Stated exercise: Copy each line of the listing below exactly.

Input records:
⁂
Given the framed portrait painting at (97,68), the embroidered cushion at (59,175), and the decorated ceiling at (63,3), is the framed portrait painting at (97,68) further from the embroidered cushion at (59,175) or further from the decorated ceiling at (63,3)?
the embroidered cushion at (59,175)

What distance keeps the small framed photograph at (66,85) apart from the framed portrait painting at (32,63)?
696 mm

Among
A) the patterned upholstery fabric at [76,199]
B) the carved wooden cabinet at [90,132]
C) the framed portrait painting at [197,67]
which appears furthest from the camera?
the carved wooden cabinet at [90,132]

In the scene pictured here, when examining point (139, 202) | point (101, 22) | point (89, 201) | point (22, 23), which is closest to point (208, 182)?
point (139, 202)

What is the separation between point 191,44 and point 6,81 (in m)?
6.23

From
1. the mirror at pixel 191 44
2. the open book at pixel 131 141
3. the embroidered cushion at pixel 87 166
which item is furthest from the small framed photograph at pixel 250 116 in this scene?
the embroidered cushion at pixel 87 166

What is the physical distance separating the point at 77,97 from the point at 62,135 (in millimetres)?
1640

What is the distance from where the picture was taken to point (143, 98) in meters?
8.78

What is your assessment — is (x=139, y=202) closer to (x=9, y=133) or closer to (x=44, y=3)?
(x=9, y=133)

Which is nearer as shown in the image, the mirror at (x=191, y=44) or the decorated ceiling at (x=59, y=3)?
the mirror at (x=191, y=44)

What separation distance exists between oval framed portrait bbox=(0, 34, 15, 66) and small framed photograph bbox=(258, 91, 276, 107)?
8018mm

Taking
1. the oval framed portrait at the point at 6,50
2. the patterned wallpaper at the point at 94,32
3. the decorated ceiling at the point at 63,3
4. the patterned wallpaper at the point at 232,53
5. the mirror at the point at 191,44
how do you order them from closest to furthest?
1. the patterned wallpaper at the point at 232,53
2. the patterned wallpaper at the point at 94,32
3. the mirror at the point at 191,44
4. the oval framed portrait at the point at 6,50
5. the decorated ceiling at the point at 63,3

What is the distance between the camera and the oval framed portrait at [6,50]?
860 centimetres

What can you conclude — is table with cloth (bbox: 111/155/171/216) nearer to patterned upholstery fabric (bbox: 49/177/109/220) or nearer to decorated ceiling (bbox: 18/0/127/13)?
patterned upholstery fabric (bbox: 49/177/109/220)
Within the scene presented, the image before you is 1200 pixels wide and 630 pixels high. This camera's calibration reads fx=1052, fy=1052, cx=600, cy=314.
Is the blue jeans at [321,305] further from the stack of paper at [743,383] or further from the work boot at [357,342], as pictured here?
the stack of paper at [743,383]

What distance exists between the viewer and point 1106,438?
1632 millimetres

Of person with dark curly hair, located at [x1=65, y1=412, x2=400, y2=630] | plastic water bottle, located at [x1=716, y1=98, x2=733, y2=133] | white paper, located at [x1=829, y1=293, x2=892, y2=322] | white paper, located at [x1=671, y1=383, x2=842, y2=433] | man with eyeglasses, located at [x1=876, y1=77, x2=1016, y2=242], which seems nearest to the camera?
⁂
Exercise answer:
Given the framed portrait painting at (97,68), the embroidered cushion at (59,175), and the decorated ceiling at (63,3), is the framed portrait painting at (97,68) further from the embroidered cushion at (59,175) or further from the decorated ceiling at (63,3)?
the embroidered cushion at (59,175)

What distance keeps the small framed photograph at (66,85) apart from the framed portrait painting at (32,63)?
696 mm

Among
A) the patterned upholstery fabric at [76,199]
B) the carved wooden cabinet at [90,132]
C) the framed portrait painting at [197,67]
which appears furthest from the camera?
the carved wooden cabinet at [90,132]

In the scene pictured here, when examining point (139, 202) | point (101, 22) | point (89, 201) | point (22, 23), which is closest to point (208, 182)?
point (139, 202)

What is the separation between point 191,44 and point 6,81 (in m)?
6.23

From
1. the mirror at pixel 191 44
2. the open book at pixel 131 141
3. the embroidered cushion at pixel 87 166
which item is furthest from the small framed photograph at pixel 250 116 in this scene?
the embroidered cushion at pixel 87 166

What is the physical distance separating the point at 77,97 from the point at 62,135 (in millimetres)?
1640

What is the distance from where the picture was taken to point (143, 98) in meters?
8.78

What is your assessment — is (x=139, y=202) closer to (x=9, y=133) or closer to (x=44, y=3)?
(x=9, y=133)

Which is nearer as shown in the image, the mirror at (x=191, y=44) or the decorated ceiling at (x=59, y=3)?
the mirror at (x=191, y=44)

What separation distance exists between oval framed portrait bbox=(0, 34, 15, 66) and small framed photograph bbox=(258, 91, 276, 107)?
8018mm

Taking
1. the oval framed portrait at the point at 6,50
2. the patterned wallpaper at the point at 94,32
3. the decorated ceiling at the point at 63,3
4. the patterned wallpaper at the point at 232,53
5. the mirror at the point at 191,44
how do you order them from closest to furthest?
1. the patterned wallpaper at the point at 232,53
2. the patterned wallpaper at the point at 94,32
3. the mirror at the point at 191,44
4. the oval framed portrait at the point at 6,50
5. the decorated ceiling at the point at 63,3

What is the distance between the camera and the oval framed portrait at [6,50]?
860 centimetres

What can you conclude — is table with cloth (bbox: 111/155/171/216) nearer to patterned upholstery fabric (bbox: 49/177/109/220) or nearer to decorated ceiling (bbox: 18/0/127/13)?
patterned upholstery fabric (bbox: 49/177/109/220)
Within the scene presented, the image before you is 1200 pixels wide and 630 pixels high. This camera's calibration reads fx=1052, fy=1052, cx=600, cy=314.
Is the blue jeans at [321,305] further from the stack of paper at [743,383] or further from the work boot at [357,342], as pictured here?
the stack of paper at [743,383]

What distance exists between the viewer and point 1106,438?
1632 millimetres

Of person with dark curly hair, located at [x1=65, y1=412, x2=400, y2=630] | plastic water bottle, located at [x1=716, y1=98, x2=733, y2=133] | white paper, located at [x1=829, y1=293, x2=892, y2=322] | white paper, located at [x1=671, y1=383, x2=842, y2=433] | man with eyeglasses, located at [x1=876, y1=77, x2=1016, y2=242], which seems nearest to the camera?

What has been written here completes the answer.